Stored data entries:
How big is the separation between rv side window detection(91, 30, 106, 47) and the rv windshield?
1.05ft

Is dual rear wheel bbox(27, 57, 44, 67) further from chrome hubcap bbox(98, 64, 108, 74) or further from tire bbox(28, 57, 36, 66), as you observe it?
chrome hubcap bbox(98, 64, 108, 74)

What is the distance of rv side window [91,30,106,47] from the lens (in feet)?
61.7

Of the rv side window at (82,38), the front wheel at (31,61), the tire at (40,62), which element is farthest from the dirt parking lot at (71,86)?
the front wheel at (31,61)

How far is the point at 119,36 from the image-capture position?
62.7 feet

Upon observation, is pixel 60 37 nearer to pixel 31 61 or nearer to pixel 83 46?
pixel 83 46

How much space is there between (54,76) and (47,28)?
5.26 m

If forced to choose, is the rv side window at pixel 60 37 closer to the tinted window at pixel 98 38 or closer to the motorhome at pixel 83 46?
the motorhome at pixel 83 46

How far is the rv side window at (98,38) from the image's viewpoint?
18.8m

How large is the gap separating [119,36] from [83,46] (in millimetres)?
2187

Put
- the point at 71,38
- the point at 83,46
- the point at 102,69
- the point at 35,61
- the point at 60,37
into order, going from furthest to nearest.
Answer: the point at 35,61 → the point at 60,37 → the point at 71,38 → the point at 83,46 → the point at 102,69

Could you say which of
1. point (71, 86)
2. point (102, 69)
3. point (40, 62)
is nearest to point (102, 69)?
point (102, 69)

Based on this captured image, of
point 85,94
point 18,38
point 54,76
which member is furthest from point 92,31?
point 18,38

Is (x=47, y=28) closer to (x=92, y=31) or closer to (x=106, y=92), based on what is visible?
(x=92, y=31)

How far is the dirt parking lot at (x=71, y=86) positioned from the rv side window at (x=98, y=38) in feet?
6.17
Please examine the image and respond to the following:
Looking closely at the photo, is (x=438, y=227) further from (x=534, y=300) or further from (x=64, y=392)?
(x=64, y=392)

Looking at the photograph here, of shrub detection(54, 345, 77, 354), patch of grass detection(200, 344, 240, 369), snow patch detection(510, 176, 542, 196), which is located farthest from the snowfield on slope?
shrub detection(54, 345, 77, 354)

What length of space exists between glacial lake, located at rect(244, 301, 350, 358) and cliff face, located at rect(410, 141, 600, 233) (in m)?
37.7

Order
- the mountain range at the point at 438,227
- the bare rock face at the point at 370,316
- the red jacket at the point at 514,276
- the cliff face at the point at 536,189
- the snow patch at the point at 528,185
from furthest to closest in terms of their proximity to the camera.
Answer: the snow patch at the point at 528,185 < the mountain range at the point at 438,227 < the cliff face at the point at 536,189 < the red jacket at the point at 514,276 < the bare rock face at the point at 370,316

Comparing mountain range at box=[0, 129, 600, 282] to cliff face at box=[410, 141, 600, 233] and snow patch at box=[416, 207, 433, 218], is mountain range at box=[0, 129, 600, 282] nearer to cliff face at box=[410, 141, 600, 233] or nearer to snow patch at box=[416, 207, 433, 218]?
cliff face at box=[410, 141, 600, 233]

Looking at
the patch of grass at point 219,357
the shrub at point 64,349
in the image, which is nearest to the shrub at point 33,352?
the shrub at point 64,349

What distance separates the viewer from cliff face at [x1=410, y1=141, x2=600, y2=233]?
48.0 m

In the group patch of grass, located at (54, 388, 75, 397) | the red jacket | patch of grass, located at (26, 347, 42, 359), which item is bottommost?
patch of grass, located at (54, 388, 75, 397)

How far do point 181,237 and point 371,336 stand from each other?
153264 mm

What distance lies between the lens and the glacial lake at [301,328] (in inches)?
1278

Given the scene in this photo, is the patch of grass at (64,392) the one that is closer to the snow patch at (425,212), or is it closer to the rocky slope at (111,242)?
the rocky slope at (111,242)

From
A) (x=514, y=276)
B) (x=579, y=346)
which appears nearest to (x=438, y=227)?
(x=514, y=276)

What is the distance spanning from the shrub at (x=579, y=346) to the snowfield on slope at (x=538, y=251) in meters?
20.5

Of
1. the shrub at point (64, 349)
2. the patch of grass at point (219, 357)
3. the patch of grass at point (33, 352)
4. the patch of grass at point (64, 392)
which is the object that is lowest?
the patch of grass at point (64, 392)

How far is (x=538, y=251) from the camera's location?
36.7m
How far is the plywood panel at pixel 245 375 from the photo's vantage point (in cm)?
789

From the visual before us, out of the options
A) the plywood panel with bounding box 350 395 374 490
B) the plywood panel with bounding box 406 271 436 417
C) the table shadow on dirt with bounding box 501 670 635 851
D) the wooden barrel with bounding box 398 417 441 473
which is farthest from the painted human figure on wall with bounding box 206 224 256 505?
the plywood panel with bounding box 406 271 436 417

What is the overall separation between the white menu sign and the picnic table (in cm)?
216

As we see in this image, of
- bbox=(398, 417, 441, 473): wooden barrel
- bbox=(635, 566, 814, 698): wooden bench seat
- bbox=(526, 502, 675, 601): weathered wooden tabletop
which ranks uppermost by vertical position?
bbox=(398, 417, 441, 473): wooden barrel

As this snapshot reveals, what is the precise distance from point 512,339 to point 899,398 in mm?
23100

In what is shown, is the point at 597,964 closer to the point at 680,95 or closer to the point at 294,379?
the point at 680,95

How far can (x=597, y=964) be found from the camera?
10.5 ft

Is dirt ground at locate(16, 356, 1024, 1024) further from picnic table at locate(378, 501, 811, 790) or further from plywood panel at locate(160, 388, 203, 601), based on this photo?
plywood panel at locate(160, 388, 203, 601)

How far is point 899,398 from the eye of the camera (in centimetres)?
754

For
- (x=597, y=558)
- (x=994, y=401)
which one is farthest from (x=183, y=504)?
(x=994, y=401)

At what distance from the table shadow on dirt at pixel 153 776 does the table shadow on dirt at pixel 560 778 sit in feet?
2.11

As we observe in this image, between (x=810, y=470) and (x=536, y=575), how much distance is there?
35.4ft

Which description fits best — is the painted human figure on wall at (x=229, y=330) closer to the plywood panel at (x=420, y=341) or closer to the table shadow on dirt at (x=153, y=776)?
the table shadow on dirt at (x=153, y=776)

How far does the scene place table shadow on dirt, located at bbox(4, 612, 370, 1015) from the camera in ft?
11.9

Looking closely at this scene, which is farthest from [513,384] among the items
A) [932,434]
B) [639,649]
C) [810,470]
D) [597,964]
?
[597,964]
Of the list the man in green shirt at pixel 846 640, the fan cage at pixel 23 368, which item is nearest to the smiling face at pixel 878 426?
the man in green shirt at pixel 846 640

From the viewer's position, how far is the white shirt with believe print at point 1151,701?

■ TASK BRIEF
All of the material above needs to be copied exactly.

■ SOLUTION FOR THIS PROBLEM
How big is the separation between rv side window detection(91, 30, 106, 47) and the rv windshield?
1.05ft

Is dual rear wheel bbox(27, 57, 44, 67) further from chrome hubcap bbox(98, 64, 108, 74) or further from tire bbox(28, 57, 36, 66), as you observe it?
chrome hubcap bbox(98, 64, 108, 74)

What is the distance of rv side window [91,30,106,47] from the lens (in feet)?
61.7

Of the rv side window at (82,38), the front wheel at (31,61), the tire at (40,62), which element is farthest from the dirt parking lot at (71,86)?
the front wheel at (31,61)

How far is the point at 119,36 from the image-capture position?
62.7 feet

Upon observation, is pixel 60 37 nearer to pixel 31 61 or nearer to pixel 83 46?
pixel 83 46

How much space is there between (54,76) and (47,28)?
5.26 m

If forced to choose, is the rv side window at pixel 60 37 closer to the tinted window at pixel 98 38 or closer to the motorhome at pixel 83 46?
the motorhome at pixel 83 46

How far is the rv side window at (98,38) from the image's viewpoint?
18.8m

How large is the gap separating [119,36] from [83,46] (in millimetres)?
2187

Put
- the point at 71,38
- the point at 83,46
- the point at 102,69
- the point at 35,61
- the point at 60,37
into order, going from furthest to nearest.
Answer: the point at 35,61 → the point at 60,37 → the point at 71,38 → the point at 83,46 → the point at 102,69

Could you say which of
1. point (71, 86)
2. point (102, 69)
3. point (40, 62)
is nearest to point (102, 69)?
point (102, 69)

Based on this captured image, of
point 85,94
point 18,38
point 54,76
which member is furthest from point 92,31?
point 18,38

Is (x=47, y=28) closer to (x=92, y=31) or closer to (x=106, y=92), based on what is visible?
(x=92, y=31)

How far is the dirt parking lot at (x=71, y=86) positioned from the rv side window at (x=98, y=38) in feet?
6.17
Please examine the image and respond to the following:
Looking closely at the photo, is (x=438, y=227) further from (x=534, y=300) or further from (x=64, y=392)?
(x=64, y=392)

Looking at the photograph here, of shrub detection(54, 345, 77, 354), patch of grass detection(200, 344, 240, 369), snow patch detection(510, 176, 542, 196), which is located farthest from the snowfield on slope?
shrub detection(54, 345, 77, 354)

What length of space exists between glacial lake, located at rect(244, 301, 350, 358) and cliff face, located at rect(410, 141, 600, 233) (in m)?
37.7

Order
- the mountain range at the point at 438,227
- the bare rock face at the point at 370,316
- the red jacket at the point at 514,276
- the cliff face at the point at 536,189
- the snow patch at the point at 528,185
from furthest to closest in terms of their proximity to the camera.
Answer: the snow patch at the point at 528,185 < the mountain range at the point at 438,227 < the cliff face at the point at 536,189 < the red jacket at the point at 514,276 < the bare rock face at the point at 370,316

Comparing mountain range at box=[0, 129, 600, 282] to cliff face at box=[410, 141, 600, 233] and snow patch at box=[416, 207, 433, 218], is mountain range at box=[0, 129, 600, 282] nearer to cliff face at box=[410, 141, 600, 233] or nearer to snow patch at box=[416, 207, 433, 218]?
cliff face at box=[410, 141, 600, 233]

Looking at
the patch of grass at point 219,357
the shrub at point 64,349
in the image, which is nearest to the shrub at point 33,352?
the shrub at point 64,349

What distance separates the viewer from cliff face at [x1=410, y1=141, x2=600, y2=233]?
48.0 m

In the group patch of grass, located at (54, 388, 75, 397) | the red jacket | patch of grass, located at (26, 347, 42, 359), which item is bottommost?
patch of grass, located at (54, 388, 75, 397)

How far do point 181,237 and point 371,336 stand from each other?
153264 mm

What distance lies between the lens and the glacial lake at [301,328] (in inches)?
1278

Given the scene in this photo, is the patch of grass at (64,392) the one that is closer to the snow patch at (425,212), or is it closer to the rocky slope at (111,242)?
the rocky slope at (111,242)

From
A) (x=514, y=276)
B) (x=579, y=346)
which appears nearest to (x=438, y=227)?
(x=514, y=276)

What is the distance spanning from the shrub at (x=579, y=346) to the snowfield on slope at (x=538, y=251) in meters?
20.5

Of
1. the shrub at point (64, 349)
2. the patch of grass at point (219, 357)
3. the patch of grass at point (33, 352)
4. the patch of grass at point (64, 392)
which is the object that is lowest?
the patch of grass at point (64, 392)

How far is (x=538, y=251) from the camera's location?
36.7m
How far is the plywood panel at pixel 245 375 from the photo's vantage point (in cm)?
789

From the visual before us, out of the options
A) the plywood panel with bounding box 350 395 374 490
B) the plywood panel with bounding box 406 271 436 417
C) the table shadow on dirt with bounding box 501 670 635 851
D) the wooden barrel with bounding box 398 417 441 473
which is farthest from the painted human figure on wall with bounding box 206 224 256 505?
the plywood panel with bounding box 406 271 436 417

What is the overall separation between the white menu sign and the picnic table (in cm)?
216

As we see in this image, of
- bbox=(398, 417, 441, 473): wooden barrel
- bbox=(635, 566, 814, 698): wooden bench seat
- bbox=(526, 502, 675, 601): weathered wooden tabletop
which ranks uppermost by vertical position?
bbox=(398, 417, 441, 473): wooden barrel

As this snapshot reveals, what is the precise distance from point 512,339 to point 899,398 in mm?
23100

In what is shown, is the point at 597,964 closer to the point at 680,95 or closer to the point at 294,379?
the point at 680,95

How far can (x=597, y=964) be found from the camera?
10.5 ft

Is dirt ground at locate(16, 356, 1024, 1024) further from picnic table at locate(378, 501, 811, 790) or further from plywood panel at locate(160, 388, 203, 601), based on this photo?
plywood panel at locate(160, 388, 203, 601)

How far is point 899,398 from the eye of the camera (in centimetres)?
754

For
- (x=597, y=558)
- (x=994, y=401)
which one is farthest from (x=183, y=504)?
(x=994, y=401)

At what distance from the table shadow on dirt at pixel 153 776 does the table shadow on dirt at pixel 560 778 sit in feet?
2.11

As we observe in this image, between (x=810, y=470) and (x=536, y=575), how much distance is there?
35.4ft

Which description fits best — is the painted human figure on wall at (x=229, y=330) closer to the plywood panel at (x=420, y=341) or closer to the table shadow on dirt at (x=153, y=776)?
the table shadow on dirt at (x=153, y=776)

How far does the scene place table shadow on dirt, located at bbox(4, 612, 370, 1015) from the camera in ft?
11.9

Looking closely at this scene, which is farthest from [513,384] among the items
A) [932,434]
B) [639,649]
C) [810,470]
D) [597,964]
?
[597,964]
Of the list the man in green shirt at pixel 846 640, the fan cage at pixel 23 368, which item is nearest to the smiling face at pixel 878 426?
the man in green shirt at pixel 846 640

From the viewer's position, how far is the white shirt with believe print at point 1151,701?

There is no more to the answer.